A l'occasion d'une virée dans le grand-Ouest, le multimédaillé Jean Jouzel a tenté une attaque éclair, courte mais brillante : « J'ai mes convictions, mais j'essaie de ne pas trop être trop militant écologiste. Mes missions me demandent une certaine réserve ». Espérons qu'il se sente encore longtemps investi dans ses missions, car vu comme il s'acquitte de son devoir de réserve, s'il venait à se lâcher, le jardin d'Éden lui-même aurait tôt fait de se transformer en enfer où les flammes du réchauffement climatique lècheraient les pieds des impies.

Le Commandeur des Croyants nous a quelque peu inquiété au cours d'une journée spéciale climat (dont on peut constater une multiplication récente dans nos médias, seule conséquence vraiment observable du réchauffement climatique dans nos contrées) sur France Bleue Armorique, affichant un souffle court et un verbe un peu éteint. Heureusement, un réveil opportun lui a permis de placer quelques chiffres de son cru, l'amenant lui aussi à franchir le point qui porte son nom :
Élévation du niveau de la mer, augmentation du nombre de catastrophes naturelles, menaces sur la production alimentaire... Les effets désastreux du réchauffement climatique touchent déjà aujourd'hui plus de 200 millions de personnes...Si on laisse le changement climatique franchir la barre des 3/4°C, ce seront des centaines de millions de personnes qui seront condamnées à se déplacer avec des impacts sur la santé notamment.
Le seul point rassurant dans la course aux records migratoires à laquelle se livrent nos compétiteurs est qu'ils se heurteront rapidement, eux aussi, aux limites physiques de la population humaine.

Au rayon des climato-festifs, il est grand temps de saluer la performance des cyclistes d'Alternatiba, dont Libé brosse un récit lyrique de leur périple qui s'achevait samedi à Paris. Le jury du Climathon a suivi du coin de l'œil au cours de la période estivale cet événement majeur, qui a bénéficié au fil de ses 187 étapes d'une couverture particulièrement large et bienveillante de la presse locale. Seize furieux de la pédale ont donc couvert 5637 km à partir de Bayonne pour contribuer à la prise de conscience du bon peuple et « sauver le climat » (une petite variante qui montre le pluralisme des sauveteurs, qui en général se contentent de sauver l'humanité ou la planète). On apprend qu'il s'agissait d'une « vélorution » accomplie pour la plus grande gloire du climat, « un mode d'action dont les adeptes urbains se servent souvent pour réclamer davantage de mesures en leur faveur - il y en a une par mois à Paris », statistique qui précise bien tout le côté original de l'exercice.
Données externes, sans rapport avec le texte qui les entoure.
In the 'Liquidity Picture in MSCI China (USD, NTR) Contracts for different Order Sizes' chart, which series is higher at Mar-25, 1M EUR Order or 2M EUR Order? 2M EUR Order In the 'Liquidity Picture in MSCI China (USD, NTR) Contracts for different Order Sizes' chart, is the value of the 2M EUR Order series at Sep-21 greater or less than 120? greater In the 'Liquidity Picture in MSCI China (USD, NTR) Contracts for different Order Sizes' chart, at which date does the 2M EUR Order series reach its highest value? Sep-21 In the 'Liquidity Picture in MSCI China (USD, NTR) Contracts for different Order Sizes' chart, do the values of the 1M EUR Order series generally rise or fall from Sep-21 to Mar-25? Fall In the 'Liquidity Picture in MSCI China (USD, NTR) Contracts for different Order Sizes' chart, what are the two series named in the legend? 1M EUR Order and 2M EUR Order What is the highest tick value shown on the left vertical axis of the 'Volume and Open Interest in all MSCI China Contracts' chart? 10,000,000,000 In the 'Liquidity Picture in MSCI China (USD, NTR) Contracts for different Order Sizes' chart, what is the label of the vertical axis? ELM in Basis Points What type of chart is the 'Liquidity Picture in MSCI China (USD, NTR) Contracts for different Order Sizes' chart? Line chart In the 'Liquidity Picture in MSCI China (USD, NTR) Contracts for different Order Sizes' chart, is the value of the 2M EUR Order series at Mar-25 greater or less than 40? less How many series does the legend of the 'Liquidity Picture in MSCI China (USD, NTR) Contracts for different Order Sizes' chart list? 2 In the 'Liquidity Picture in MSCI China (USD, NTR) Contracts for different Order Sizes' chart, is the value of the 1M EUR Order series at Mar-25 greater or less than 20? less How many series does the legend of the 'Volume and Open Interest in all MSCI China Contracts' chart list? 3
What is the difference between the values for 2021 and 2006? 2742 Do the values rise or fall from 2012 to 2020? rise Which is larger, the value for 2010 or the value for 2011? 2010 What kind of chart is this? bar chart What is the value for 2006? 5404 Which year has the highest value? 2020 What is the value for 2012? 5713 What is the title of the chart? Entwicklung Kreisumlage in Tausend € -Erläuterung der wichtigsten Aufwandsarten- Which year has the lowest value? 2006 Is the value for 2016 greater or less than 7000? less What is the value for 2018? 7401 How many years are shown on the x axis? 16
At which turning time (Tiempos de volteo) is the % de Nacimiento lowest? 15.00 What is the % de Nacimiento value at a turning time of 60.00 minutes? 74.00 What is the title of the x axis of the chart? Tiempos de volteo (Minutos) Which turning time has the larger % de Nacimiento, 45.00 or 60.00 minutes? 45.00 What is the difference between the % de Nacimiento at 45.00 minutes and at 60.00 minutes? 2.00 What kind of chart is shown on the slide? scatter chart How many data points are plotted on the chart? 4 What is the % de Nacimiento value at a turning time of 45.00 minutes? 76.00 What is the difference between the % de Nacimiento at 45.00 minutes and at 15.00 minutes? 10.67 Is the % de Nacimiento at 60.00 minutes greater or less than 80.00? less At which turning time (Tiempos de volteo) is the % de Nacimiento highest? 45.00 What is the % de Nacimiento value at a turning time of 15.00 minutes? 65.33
On ne sait trop pourquoi Libé trouve utile de préciser qu'« on est pourtant loin du bobo tentant de s'acheter une conscience ».

Petite scène touchante : le blocage d'automobilistes au nom du climat, action dont on imagine toute les conséquences positives sur l'entreprise de rééducation du peuple motorisé. Mais comme le justifie un certain Max, « On est là pour le climat », ajoutant triomphalement que « ce qu'on fait n'a jamais été fait », sans que le lecteur comprenne trop si il fait référence à la prise d'otages d'automobilistes ou à la réalisation d'un grand tour à vélo. Les héros sont toujours de grands précurseurs incompris. D'ailleurs, « a Bordeaux, place Dormoy, on n'a pas vu de présentation claire des alternatives envisagées ni de passants curieux rejoindre la fête pour débattre. ». Finalement, Yann Arthus-Bertrand a peut-être raison : l'hélicoptère, c'est plus pratique.

Un blâme

À son plus grand regret, le jury du Climathon est obligé d'adresser un rappel aux devoirs de sa fonction à Nathalie Fontrel, chroniqueuse Planète Environnement de France Inter, qui a osé affirmer dans sa chronique du 24 septembre que « depuis quinze ans, les effectifs [des ours blancs] n'ont pas diminué » et que « oui, l'arctique change, mais l'ours blanc pourrait s'adapter ». Certes l'usage du conditionnel limite la gravité de la faute, mais le jury est déçu de voir une journaliste jusque là irréprochable tenir des propos qui flirtent manifestement avec le climatonégationnisme le plus outrancier, celui-là même qui nous prépare un nouvel Hitler.